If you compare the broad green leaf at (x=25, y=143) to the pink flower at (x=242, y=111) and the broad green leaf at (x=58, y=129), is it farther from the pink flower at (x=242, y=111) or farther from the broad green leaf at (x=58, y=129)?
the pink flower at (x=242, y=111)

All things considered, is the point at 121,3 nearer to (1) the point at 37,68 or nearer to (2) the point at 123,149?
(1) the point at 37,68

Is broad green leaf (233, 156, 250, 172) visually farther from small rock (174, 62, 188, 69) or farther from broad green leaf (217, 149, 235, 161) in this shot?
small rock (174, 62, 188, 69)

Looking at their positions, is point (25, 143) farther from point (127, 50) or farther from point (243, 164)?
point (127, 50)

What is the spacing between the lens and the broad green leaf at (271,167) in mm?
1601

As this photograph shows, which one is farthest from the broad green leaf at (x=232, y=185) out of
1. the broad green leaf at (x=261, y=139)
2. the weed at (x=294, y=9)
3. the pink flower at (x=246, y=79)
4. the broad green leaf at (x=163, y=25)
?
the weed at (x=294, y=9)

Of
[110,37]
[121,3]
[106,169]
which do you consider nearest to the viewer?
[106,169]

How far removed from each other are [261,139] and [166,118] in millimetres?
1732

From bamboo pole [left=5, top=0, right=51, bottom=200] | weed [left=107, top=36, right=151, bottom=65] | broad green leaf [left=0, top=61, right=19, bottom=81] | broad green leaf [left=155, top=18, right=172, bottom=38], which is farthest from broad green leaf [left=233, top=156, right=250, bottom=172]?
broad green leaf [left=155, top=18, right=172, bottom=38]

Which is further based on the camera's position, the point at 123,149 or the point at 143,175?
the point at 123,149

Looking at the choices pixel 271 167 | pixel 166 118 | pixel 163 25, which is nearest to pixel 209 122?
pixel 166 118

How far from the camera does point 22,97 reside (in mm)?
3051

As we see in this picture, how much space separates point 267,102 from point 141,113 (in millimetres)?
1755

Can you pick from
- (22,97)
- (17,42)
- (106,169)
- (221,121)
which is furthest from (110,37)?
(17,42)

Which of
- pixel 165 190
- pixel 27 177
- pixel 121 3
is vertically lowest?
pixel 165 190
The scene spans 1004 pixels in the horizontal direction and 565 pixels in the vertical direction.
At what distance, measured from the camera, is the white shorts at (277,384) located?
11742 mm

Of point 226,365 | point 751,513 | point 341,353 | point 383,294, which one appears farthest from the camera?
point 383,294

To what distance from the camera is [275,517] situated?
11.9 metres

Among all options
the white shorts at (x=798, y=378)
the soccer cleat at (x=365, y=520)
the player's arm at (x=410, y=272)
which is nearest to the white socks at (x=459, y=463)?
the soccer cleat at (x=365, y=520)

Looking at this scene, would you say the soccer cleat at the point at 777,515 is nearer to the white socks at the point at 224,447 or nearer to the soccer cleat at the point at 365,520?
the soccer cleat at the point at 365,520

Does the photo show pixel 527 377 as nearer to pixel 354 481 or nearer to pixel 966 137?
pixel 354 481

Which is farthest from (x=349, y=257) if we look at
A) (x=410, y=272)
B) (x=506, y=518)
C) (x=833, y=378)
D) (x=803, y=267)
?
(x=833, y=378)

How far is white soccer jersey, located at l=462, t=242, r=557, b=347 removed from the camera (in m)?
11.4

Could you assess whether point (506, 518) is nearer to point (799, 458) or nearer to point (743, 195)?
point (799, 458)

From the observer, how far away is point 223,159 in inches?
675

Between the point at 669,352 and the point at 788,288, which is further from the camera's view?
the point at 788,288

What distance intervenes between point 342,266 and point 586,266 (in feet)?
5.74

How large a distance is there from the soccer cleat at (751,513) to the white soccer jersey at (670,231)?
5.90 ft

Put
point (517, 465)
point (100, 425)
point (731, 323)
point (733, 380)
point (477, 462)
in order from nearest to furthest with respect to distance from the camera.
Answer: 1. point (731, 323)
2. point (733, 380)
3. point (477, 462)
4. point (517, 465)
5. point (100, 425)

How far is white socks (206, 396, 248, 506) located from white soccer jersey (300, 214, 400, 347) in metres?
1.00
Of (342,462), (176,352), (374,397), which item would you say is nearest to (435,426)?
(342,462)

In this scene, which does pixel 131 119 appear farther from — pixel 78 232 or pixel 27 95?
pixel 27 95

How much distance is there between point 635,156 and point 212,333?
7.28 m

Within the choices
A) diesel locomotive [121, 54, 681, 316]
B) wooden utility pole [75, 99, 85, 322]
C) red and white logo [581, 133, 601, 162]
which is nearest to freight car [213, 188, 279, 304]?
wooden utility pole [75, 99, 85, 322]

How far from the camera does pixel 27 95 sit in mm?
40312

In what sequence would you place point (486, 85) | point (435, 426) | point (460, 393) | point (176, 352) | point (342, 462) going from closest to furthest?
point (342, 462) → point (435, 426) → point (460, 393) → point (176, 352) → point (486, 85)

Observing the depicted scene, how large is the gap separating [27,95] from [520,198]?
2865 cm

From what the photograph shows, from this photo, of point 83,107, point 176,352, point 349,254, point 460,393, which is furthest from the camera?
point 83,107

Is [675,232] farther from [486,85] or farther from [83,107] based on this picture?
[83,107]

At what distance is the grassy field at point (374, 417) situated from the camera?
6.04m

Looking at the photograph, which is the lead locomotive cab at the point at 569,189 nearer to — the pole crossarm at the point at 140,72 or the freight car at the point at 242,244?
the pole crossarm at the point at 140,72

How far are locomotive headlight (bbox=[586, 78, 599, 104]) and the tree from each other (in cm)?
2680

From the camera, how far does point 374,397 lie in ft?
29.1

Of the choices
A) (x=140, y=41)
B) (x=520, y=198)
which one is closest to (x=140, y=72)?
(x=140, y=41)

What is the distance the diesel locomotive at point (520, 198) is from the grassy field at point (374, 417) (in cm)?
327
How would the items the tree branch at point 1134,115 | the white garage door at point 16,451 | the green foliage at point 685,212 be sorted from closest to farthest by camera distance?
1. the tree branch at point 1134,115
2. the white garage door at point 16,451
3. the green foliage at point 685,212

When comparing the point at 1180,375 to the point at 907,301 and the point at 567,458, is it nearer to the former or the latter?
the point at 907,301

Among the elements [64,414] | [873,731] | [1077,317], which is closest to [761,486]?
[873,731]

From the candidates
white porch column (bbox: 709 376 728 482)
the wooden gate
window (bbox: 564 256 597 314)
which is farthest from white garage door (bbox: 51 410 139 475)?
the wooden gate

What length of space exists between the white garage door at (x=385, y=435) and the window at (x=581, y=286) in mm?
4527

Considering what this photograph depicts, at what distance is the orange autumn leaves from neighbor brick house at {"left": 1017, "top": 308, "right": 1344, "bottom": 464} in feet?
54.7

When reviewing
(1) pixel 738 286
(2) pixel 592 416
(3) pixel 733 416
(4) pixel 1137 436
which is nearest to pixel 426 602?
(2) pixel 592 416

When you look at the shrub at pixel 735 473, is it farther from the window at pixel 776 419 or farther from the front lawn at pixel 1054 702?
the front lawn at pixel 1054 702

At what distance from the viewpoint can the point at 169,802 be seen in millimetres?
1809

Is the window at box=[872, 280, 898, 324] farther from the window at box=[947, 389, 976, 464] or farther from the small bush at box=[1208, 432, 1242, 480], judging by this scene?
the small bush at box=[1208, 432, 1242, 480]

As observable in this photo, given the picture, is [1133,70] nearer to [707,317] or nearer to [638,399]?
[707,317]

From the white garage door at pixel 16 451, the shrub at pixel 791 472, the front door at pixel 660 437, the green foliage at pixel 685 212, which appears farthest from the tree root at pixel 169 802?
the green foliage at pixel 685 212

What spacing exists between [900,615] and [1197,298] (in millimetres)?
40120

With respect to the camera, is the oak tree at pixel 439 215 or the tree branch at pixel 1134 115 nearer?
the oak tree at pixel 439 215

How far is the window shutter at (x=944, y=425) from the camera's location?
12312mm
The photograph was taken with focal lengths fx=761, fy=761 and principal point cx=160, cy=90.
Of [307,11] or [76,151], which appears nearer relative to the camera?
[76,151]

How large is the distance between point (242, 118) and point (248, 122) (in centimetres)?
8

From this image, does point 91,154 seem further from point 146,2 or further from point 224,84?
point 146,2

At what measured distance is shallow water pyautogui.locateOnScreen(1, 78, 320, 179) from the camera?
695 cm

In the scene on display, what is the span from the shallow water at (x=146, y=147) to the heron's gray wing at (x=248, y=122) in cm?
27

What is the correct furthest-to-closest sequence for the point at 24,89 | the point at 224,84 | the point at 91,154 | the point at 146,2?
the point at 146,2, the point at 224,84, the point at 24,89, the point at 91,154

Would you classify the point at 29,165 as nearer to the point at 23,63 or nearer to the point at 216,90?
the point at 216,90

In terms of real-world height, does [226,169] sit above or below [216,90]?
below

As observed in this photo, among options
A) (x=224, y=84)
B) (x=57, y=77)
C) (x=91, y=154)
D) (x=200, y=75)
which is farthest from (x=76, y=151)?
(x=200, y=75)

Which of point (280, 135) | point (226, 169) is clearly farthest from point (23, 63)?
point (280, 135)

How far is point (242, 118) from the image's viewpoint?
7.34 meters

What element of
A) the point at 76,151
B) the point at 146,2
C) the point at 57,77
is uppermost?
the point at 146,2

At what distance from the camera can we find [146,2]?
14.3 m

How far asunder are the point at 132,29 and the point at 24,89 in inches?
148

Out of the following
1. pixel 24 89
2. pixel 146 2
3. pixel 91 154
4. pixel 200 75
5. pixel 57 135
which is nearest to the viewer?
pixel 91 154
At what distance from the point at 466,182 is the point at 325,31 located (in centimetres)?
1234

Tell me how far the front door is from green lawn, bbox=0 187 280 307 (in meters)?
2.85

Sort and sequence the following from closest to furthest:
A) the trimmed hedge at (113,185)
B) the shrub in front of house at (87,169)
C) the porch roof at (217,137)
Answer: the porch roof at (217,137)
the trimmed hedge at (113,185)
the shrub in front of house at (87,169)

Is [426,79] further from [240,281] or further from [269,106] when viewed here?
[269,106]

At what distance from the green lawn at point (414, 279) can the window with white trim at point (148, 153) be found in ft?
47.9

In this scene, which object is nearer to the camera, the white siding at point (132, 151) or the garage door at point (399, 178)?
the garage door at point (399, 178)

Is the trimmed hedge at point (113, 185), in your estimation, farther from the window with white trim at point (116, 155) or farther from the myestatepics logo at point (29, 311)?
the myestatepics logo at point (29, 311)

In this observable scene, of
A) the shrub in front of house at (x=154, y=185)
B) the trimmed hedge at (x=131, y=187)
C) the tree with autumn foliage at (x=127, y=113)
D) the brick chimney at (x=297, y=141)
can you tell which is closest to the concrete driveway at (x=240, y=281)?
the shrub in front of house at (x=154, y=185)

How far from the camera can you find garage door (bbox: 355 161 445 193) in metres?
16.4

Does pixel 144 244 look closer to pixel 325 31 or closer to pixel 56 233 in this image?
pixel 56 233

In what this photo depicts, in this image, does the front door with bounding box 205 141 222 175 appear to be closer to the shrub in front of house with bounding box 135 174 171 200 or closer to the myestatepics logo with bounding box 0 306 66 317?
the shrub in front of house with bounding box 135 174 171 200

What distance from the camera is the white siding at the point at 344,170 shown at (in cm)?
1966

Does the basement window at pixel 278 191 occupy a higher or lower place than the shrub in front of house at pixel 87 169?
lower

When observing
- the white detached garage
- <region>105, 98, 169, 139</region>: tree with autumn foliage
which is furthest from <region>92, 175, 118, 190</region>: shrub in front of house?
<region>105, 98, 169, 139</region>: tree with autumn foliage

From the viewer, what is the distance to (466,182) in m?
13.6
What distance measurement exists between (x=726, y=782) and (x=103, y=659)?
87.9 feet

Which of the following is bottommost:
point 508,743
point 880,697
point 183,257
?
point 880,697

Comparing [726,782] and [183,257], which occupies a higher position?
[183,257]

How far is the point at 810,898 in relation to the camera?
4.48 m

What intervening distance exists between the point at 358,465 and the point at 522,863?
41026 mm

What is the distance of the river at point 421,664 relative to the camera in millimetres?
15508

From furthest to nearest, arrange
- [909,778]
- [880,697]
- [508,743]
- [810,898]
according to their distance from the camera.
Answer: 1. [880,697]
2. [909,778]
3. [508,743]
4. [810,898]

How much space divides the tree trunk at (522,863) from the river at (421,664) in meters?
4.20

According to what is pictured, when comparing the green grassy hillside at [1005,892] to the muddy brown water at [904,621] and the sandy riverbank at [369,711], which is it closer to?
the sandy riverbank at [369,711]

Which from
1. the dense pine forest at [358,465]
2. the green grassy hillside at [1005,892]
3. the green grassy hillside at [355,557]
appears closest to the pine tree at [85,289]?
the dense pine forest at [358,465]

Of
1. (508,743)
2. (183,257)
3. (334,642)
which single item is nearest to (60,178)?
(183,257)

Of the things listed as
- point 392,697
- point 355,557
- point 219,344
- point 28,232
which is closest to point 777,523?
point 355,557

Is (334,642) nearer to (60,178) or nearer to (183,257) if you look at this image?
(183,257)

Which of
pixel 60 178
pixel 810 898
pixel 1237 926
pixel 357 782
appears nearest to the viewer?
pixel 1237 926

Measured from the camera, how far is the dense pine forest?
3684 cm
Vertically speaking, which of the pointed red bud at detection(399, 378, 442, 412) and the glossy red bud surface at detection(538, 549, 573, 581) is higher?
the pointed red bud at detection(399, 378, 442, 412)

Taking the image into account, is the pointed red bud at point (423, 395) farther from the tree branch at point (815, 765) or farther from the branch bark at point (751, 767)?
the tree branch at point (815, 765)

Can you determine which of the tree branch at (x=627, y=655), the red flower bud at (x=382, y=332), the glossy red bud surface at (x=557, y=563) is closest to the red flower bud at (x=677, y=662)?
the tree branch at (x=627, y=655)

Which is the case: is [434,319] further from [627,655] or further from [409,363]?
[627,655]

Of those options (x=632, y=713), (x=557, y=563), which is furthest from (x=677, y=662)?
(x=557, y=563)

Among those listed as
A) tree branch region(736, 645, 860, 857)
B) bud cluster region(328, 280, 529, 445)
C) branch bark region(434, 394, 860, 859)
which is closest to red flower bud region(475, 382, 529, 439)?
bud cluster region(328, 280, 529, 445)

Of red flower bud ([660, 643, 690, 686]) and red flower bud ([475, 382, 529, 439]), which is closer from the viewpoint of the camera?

Problem statement
Rewrite the lines from the one containing "Can you determine" through the end of the records, inclusive, as a numbered list, leaving out blank lines.

Complete output
1. Can you determine which of the tree branch at (x=627, y=655), the red flower bud at (x=382, y=332), the glossy red bud surface at (x=557, y=563) is closest to the red flower bud at (x=677, y=662)?
2. the tree branch at (x=627, y=655)
3. Which is the case: is [434,319] further from [627,655] or further from [409,363]?
4. [627,655]
5. Of those options (x=632, y=713), (x=557, y=563), which is furthest from (x=677, y=662)?
6. (x=557, y=563)
7. Among those listed as
8. A) tree branch region(736, 645, 860, 857)
9. B) bud cluster region(328, 280, 529, 445)
10. C) branch bark region(434, 394, 860, 859)
11. which is closest to red flower bud region(475, 382, 529, 439)?
12. bud cluster region(328, 280, 529, 445)
13. Of red flower bud ([660, 643, 690, 686]) and red flower bud ([475, 382, 529, 439]), which is closer from the viewpoint of the camera?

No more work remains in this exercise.